Magdeburg (epd). Trotz Fortschritten bei Prävention und Aufarbeitung sexualisierter Gewalt sieht die Ratsvorsitzende der Evangelischen Kirche in Deutschland (EKD), Annette Kurschus, noch Handlungsbedarf in ihrer Kirche. „Wir sind noch längst nicht an dem selbst gesteckten Ziel angekommen, wo Schutzkonzepte allerorten selbstverständliche Grundlage sind“, sagte Kurschus am Sonntag in ihrem Bericht vor der EKD-Synode in Magdeburg. Das Gleiche gelte für Verfahren nach professionellen Standards zur Intervention und Aufarbeitung, „die betreffende Personen beteiligen und auf die sich alle Beteiligten verlassen können“.
Die westfälische Präses sagte, sie erschrecke darüber, wie viel Mut es nach wie vor brauche, grenzverletzendes Verhalten anzuzeigen und sexualisierte Gewalt als solche zu benennen. Als ein Beispiel für einen Fortschritt im Umgang mit Missbrauch nannte sie die nach ihren Worten zunehmend konsequente Umsetzung der Gewaltschutzrichtlinie der EKD. „Und doch erleben Betroffene mancherorts eine im buchstäblichen Sinne fragwürdige Aufarbeitung dessen, was sie erleiden mussten“, sagte Kurschus.
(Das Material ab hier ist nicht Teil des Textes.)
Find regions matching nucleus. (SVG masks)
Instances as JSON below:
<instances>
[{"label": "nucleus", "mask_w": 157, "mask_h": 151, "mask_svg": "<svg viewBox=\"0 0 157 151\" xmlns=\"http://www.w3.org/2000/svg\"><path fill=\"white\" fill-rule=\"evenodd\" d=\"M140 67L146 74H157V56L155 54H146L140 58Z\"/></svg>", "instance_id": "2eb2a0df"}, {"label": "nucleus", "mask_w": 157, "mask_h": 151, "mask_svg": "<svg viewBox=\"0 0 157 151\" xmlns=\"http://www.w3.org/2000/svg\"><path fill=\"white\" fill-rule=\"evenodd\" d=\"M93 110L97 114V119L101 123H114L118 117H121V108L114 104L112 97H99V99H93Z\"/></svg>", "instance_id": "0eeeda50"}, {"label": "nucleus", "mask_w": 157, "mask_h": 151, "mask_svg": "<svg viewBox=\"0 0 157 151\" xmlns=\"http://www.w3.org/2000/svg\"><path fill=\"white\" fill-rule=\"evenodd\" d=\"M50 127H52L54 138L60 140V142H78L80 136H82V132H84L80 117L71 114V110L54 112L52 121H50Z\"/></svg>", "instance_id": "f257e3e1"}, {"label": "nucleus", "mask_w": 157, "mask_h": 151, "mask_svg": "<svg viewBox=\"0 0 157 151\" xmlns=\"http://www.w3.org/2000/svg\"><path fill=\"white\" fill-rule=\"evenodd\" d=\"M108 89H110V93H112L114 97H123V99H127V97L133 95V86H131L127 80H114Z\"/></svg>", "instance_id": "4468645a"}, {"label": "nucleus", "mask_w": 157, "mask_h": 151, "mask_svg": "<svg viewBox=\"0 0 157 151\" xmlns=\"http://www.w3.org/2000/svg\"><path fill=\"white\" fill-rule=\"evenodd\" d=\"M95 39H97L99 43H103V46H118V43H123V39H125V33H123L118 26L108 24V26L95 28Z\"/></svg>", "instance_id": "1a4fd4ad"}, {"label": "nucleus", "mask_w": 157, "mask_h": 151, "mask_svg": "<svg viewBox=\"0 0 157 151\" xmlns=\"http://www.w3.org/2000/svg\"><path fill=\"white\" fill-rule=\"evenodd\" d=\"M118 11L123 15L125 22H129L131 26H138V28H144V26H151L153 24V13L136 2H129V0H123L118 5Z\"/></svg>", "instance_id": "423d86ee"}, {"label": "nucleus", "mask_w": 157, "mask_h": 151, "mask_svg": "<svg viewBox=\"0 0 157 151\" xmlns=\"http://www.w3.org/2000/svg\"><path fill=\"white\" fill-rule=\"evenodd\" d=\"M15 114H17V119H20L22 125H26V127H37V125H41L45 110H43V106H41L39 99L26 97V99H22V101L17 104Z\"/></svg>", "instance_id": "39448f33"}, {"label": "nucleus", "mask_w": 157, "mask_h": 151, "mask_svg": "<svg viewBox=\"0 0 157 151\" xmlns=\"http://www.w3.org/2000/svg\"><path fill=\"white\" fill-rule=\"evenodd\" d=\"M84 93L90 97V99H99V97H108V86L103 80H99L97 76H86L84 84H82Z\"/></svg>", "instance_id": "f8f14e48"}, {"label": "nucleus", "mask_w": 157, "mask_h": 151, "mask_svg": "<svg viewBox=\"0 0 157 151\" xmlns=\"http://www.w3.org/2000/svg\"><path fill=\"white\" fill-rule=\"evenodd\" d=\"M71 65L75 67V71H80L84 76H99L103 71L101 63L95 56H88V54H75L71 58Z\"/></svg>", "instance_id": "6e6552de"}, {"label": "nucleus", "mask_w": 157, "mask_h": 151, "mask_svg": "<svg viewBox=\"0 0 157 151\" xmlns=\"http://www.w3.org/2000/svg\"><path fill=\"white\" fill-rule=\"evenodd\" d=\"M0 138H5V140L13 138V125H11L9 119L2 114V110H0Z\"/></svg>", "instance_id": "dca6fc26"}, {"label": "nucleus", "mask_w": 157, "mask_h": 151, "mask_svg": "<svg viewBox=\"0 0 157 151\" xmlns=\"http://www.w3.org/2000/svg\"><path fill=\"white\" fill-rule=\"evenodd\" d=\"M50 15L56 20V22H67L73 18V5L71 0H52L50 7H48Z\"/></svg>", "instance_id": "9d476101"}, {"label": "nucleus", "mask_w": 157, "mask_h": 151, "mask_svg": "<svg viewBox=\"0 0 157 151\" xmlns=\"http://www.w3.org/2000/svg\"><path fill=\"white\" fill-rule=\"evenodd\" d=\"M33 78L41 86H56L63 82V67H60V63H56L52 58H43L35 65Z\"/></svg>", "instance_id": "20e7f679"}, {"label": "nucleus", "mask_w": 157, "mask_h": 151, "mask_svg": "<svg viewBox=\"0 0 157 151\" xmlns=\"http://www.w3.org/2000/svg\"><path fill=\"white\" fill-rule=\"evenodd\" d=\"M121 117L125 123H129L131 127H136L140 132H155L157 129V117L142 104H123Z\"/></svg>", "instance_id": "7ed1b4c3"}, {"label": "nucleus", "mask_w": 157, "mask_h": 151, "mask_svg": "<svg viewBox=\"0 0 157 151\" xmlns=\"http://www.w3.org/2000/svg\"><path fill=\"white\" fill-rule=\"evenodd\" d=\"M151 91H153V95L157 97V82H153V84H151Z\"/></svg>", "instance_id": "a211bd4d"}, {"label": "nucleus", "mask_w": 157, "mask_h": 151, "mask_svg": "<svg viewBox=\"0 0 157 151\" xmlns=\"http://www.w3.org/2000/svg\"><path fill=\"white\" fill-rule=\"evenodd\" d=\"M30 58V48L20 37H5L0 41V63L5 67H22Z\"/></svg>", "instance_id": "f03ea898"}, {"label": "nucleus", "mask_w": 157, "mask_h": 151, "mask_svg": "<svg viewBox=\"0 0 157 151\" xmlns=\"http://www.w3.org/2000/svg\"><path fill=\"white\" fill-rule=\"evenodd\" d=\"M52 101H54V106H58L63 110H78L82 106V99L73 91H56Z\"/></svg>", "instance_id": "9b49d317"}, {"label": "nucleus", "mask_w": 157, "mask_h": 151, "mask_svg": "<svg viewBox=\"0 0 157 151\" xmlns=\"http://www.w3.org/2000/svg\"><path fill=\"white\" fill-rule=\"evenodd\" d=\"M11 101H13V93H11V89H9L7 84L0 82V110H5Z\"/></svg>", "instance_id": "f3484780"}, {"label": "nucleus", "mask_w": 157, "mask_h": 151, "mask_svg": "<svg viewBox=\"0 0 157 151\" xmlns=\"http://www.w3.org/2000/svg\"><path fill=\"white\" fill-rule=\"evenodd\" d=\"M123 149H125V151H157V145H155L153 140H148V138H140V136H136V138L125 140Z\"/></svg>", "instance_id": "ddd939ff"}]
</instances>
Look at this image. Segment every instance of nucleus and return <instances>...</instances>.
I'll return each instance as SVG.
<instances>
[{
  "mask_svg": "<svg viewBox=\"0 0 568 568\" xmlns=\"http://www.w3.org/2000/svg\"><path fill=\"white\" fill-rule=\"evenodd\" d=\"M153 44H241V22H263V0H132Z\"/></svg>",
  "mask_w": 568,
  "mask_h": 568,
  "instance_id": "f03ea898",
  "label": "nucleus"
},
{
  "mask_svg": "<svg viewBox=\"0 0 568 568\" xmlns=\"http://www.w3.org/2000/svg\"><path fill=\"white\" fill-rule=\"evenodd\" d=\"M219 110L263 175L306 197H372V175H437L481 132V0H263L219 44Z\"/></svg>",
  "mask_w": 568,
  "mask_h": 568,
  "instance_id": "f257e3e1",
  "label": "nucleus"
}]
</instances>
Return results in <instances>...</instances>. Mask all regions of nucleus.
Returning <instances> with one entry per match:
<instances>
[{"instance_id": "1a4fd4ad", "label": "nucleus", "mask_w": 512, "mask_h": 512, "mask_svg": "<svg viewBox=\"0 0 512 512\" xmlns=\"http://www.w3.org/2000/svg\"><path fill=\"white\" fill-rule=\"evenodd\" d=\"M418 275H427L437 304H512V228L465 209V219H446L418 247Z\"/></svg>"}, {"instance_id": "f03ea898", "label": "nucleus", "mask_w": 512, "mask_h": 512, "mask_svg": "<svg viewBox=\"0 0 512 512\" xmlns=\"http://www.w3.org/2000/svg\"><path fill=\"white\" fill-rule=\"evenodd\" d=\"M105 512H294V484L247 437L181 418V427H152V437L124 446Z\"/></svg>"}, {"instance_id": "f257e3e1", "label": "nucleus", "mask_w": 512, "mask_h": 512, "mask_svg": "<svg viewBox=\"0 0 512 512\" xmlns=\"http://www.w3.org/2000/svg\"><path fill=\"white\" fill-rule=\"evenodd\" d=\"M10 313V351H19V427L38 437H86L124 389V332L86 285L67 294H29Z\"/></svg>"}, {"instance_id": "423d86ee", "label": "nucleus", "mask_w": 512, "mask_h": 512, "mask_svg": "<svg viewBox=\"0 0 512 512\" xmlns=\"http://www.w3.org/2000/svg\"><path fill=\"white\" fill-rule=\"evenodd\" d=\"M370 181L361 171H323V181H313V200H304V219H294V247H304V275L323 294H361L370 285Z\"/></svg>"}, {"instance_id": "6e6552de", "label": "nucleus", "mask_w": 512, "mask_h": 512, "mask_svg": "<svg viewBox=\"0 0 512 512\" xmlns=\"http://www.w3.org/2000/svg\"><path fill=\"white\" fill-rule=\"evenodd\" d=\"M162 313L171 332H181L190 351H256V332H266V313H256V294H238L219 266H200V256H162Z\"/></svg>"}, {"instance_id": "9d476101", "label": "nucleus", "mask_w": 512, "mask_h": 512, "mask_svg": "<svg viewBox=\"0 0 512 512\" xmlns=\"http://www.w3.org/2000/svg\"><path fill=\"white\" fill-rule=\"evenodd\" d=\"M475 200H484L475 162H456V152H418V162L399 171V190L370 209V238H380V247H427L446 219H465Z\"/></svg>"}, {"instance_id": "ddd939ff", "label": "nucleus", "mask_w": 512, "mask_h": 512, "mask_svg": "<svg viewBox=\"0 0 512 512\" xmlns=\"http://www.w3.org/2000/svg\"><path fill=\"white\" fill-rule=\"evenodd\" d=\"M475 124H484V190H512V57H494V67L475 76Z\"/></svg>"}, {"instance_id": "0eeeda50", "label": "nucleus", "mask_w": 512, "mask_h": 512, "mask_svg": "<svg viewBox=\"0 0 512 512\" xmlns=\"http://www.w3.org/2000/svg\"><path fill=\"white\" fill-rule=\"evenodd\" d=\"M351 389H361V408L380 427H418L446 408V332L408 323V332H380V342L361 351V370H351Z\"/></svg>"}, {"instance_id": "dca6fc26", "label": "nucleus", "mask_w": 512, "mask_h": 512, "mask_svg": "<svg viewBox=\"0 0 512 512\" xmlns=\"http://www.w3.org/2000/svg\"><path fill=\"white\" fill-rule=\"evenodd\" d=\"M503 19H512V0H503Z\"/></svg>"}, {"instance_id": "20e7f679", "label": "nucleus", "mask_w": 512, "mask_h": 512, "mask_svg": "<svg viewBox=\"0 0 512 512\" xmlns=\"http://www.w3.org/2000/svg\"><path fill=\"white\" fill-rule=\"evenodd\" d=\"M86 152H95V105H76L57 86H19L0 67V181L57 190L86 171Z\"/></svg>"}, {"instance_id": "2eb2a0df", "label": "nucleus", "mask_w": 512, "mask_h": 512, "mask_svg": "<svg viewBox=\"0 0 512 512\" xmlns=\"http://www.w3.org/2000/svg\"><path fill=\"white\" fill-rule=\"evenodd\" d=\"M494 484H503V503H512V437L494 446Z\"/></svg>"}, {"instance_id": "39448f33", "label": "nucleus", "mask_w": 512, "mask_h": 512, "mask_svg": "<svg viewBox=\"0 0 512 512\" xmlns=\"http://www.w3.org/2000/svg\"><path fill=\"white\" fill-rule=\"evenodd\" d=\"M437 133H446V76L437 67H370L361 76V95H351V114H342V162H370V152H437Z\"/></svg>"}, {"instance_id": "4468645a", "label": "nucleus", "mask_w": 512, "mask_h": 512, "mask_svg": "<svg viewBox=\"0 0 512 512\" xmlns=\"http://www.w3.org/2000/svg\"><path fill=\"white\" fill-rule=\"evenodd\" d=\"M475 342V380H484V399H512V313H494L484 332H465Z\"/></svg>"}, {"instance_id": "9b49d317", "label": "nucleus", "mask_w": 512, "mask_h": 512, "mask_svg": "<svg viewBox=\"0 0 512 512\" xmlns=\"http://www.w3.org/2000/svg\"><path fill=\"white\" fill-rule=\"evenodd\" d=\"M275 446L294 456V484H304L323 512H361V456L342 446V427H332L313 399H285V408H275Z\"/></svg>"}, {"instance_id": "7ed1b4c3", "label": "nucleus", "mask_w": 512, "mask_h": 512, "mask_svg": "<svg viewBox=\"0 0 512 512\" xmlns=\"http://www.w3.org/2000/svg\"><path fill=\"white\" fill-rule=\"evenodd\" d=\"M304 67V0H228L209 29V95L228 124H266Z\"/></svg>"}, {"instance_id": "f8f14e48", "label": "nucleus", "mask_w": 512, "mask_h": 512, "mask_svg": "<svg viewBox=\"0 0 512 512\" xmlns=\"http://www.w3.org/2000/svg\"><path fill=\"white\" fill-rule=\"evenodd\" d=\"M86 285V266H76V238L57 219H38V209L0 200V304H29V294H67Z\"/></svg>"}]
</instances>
Leitungsverantwortliche brächten teilweise nicht den Mut zu konsequentem Handeln auf, und Betroffene erführen, dass ihnen nicht geglaubt werde.
Die Ratsvorsitzende sprach von einer „Sündenverstrickung“, die sich erschütternd konkret und schonungslos in der sexualisierten Gewalt zeige. Sie nahm alle Mitglieder der Kirche in die Pflicht, dagegen anzugehen. Die Sünde betreffe nicht nur einzelne Täter und Täterinnen, „wir alle sind darin verstrickt“, sagte sie.
Die EKD hat in diesem Jahr ein neues Format zur verbindlichen Beteiligung Missbrauchsbetroffener an Entscheidungen zu Prävention und Aufarbeitung sexualisierter Gewalt in der evangelischen Kirche eingerichtet, um zu Verbesserungen zu kommen. Ein ursprünglich eingerichteter Beirat war zuvor gescheitert. Bei der bis Mittwoch in Magdeburg tagenden Synode steht auch das Thema Missbrauchsaufarbeitung für Dienstag auf der Tagesordnung.